- [Exercises to complete]
1. In the energy usage report below, condense the paragraph beginning "To start off, the data is first investigated" into a short bulleted list that keeps its main facts.
2. Extend the energy usage report below with a passage that picks up after its final sentence and carries the account of the model-building process forward.
═════ Text passage
# <div align="center"> COSC 2673/2793 | Machine Learning </div>
## <div align="center"> Assignment 2 - Joseph Packham (s3838978) and Kylie Nguyen (s3946026) </div>

# Introduction
This report will cover the process of producing a machine learning model that will predict energy usage...

In [None]:
#importing packages
import pandas as pd
import matplotlib.pyplot as plt
import numpy as np

In [None]:
#read in CSV file and display first 5 rows
energyUse_df = pd.read_csv('./dataset/UCI-electricity/UCI_data.csv', delimiter=',')
energyUse_df.head()

# Exploratory Data Analysis
To start off, the data is first investigated through EDA. It is observed that the shape of the dataframe is 19735 rows of data with 28 columns, where 1 column is the target variable (energy usage in Wh), and the remaining columns are the attributes. According to the description of the data, these attributes cover the temperature and humidity of different rooms in the house, as well as outside, along with a few other weather related variables such as pressure and windspeed. It is noted that there are two variables listed as "Random Variable". Using the .info() function, it is confirmed that there are no null values within the dataset.

In [None]:
#check for any null values, using shape to compare
print("Shape of Energy Use dataframe: ", energyUse_df.shape, "\n")

energyUse_df.info()

Using the describe function, the count, mean, standard deviation, quantiles and the minimum and maximum values of the data are returned. With these values it is seen that, although the range of the values among the variables regarding humidity and temperature are relatively similar, there are cases where the range differs greatly. For example, the range of Windspeed is between 0-14, whereas the range of target energy is between 10-1110. This suggests that feature scaling should be done later in the process, as the differing ranges may cause problems or confuse the learning algorithms.

In [None]:
energyUse_df.describe()

# Data distribution
In order to observe the distributions of each variable, histograms are plotted for the variables other than date, as the date variable is of type object and cannot be plotted.

In [None]:
#get list of columns other than date
columns = (energyUse_df.columns).difference(['date'])
#plot histogram for all variables other than date
plt.figure(figsize=(20,20))
for i, column in enumerate(columns):
    plt.subplot(6,5,i+1)
    plt.hist(energyUse_df[column], alpha=0.3, color='b', density=True)
    plt.title(column)
    plt.xticks(rotation='vertical')
    plt.tight_layout()

> **Observations:**
> - There are a number of attributes that appear to be skewed, eg. RH_5, RH_Out, T2 etc.
> - The two random variables are very evenly distributed.

In [None]:
#display boxplot for the target, energy usage, variable
plt.boxplot(energyUse_df['TARGET_energy'])
plt.title('Energy Usage')
plt.show()

Upon displaying the boxplot for the target variable, it is observed that there are a number of outliers above the lower limit. These values will be dropped as to prevent these dramatically different values from affecting the model. The outliers are dropped using the IQR method, which appears to have not removed two outliers, as they are within the lower and upper limits. Another method of dropping the outliers was not attempted due to the restrictions placed by the course.
══════════
═════ Provided information
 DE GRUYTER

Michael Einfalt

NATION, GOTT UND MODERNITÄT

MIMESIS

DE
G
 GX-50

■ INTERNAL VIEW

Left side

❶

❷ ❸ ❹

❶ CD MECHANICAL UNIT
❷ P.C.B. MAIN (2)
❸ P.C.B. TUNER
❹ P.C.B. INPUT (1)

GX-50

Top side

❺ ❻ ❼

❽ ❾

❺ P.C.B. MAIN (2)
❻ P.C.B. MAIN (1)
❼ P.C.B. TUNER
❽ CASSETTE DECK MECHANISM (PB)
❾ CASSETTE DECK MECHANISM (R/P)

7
══════════
═════ Provided information
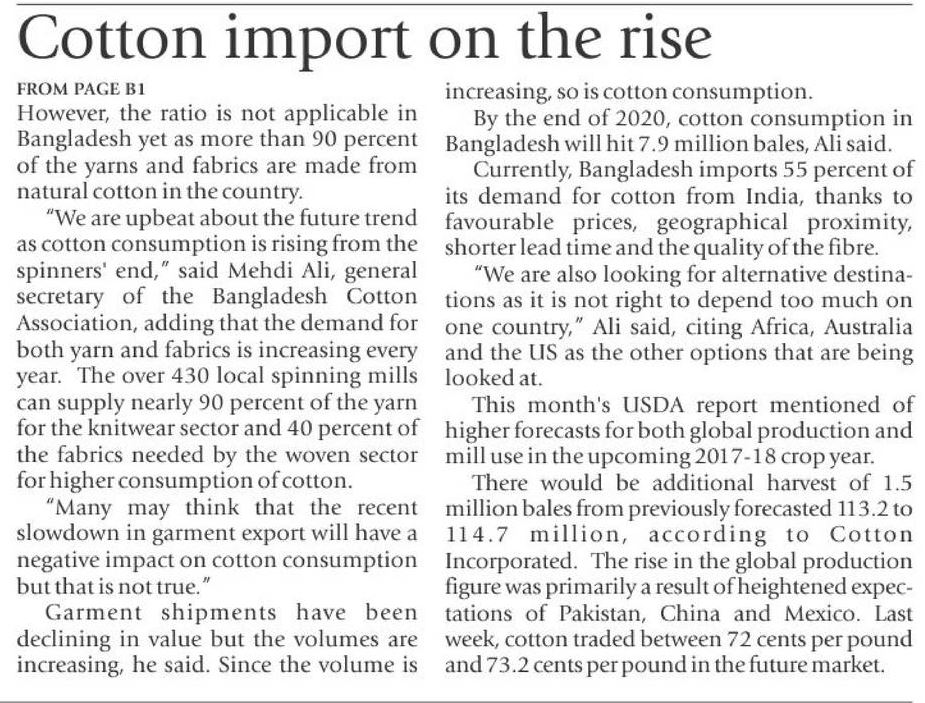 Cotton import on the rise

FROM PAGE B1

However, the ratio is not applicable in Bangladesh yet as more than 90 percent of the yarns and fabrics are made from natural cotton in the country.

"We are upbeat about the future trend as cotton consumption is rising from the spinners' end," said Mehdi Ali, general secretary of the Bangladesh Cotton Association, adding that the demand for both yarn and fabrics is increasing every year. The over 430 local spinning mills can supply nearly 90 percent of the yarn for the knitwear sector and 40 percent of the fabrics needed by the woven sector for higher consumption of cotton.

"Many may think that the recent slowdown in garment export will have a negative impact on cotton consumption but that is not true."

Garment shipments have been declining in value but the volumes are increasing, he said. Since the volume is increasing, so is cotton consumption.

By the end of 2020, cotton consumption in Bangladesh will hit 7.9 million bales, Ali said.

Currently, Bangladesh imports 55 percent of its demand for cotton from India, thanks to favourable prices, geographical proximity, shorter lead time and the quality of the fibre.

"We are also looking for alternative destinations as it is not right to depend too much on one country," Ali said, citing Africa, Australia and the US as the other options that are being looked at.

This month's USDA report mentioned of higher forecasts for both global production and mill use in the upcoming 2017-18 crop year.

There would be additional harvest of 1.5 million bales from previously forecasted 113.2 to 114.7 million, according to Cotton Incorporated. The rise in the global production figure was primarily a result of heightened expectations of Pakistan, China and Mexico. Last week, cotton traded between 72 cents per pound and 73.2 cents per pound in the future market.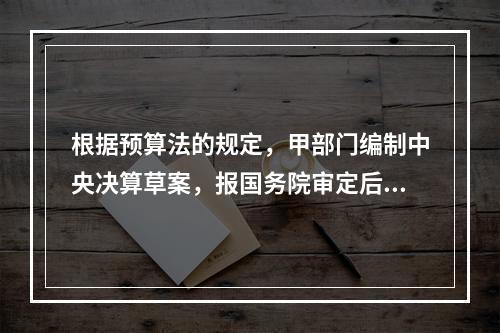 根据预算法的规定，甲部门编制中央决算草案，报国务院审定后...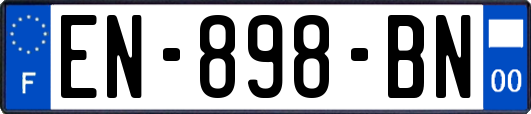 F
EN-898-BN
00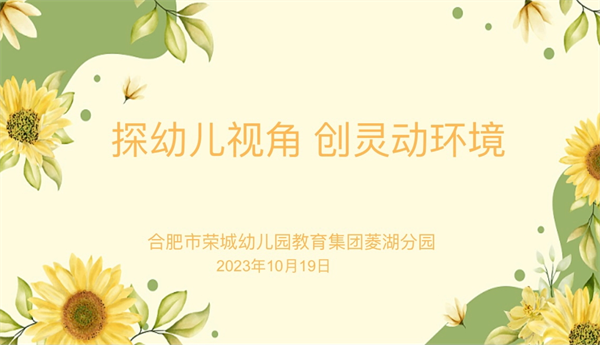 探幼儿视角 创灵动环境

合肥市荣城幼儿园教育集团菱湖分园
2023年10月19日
══════════
- [Task results]
1.
- Exploratory data analysis shows the dataframe has 19735 rows and 28 columns.
- One column is the target variable (energy usage in Wh); the remaining columns are attributes.
- The attributes cover the temperature and humidity of different rooms in the house and outside, plus other weather variables such as pressure and windspeed.
- Two variables are listed as "Random Variable".
- The .info() function confirms the dataset has no null values.

2.
In [None]:
#get the quantiles and IQR
q1 = energyUse_df['TARGET_energy'].quantile(0.25)
q3 = energyUse_df['TARGET_energy'].quantile(0.75)
IQR = q3-q1

#calculate lower and upper limits
lowerLimit = q1 - (1.5*IQR)
upperLimit = q3 + (1.5*IQR)

#get rid of rows with outliers from the dataframe
energyUse_df = energyUse_df.loc[(energyUse_df['TARGET_energy'] > lowerLimit) & (energyUse_df['TARGET_energy'] < upperLimit)]

#display boxplot without outliers
plt.boxplot(energyUse_df['TARGET_energy'])
plt.title('Energy Usage')
plt.show()

In [None]:
energyUse_df.shape

# Relationship between variables
Using scatterplots, the relationship between the target variable, Energy Usage, against the other attributes in the dataframe is explored.

In [None]:
#import seaborn package for plotting scatterplots
import seaborn as sns

#plot scatterplots for all features against target variable
plt.figure(figsize=(20,20))
for i, column in enumerate(columns):
    plt.subplot(6,5, i+1)
    sns.scatterplot(data=energyUse_df, x=column, y='TARGET_energy')
    plt.title(column)

plt.xticks(rotation='vertical')
plt.tight_layout()
plt.show()

In [None]:
#get df without date column
energyUse_df_noDate = energyUse_df.drop(columns=['date'])

#plot correlation plot
f, ax = plt.subplots(figsize=(11, 9))
corr = energyUse_df_noDate.corr()
ax = sns.heatmap(
    corr,
    vmin=-1, vmax=1, center=0,
    cmap=sns.diverging_palette(20, 220, n=200),
    square=True
)
ax.set_xticklabels(
    ax.get_xticklabels(),
    rotation=90,
    horizontalalignment='right'
)

> **Observations:**
> - Variables relating to temperature are highly positively correlated with each other, and variables that are related to humidity are similarly, highly positively correlated with each other.
> - Variables involving temperature generally have either a slight positive, or slight negative correlation with variables involving humidity.
> - RH_6, the humidity outside the building (northside) seems to be quite negatively correlated with variables regarding temperature.
> - The two random variables do not seem to be correlated with any other variable other being highly correlated with themselves as well as each other.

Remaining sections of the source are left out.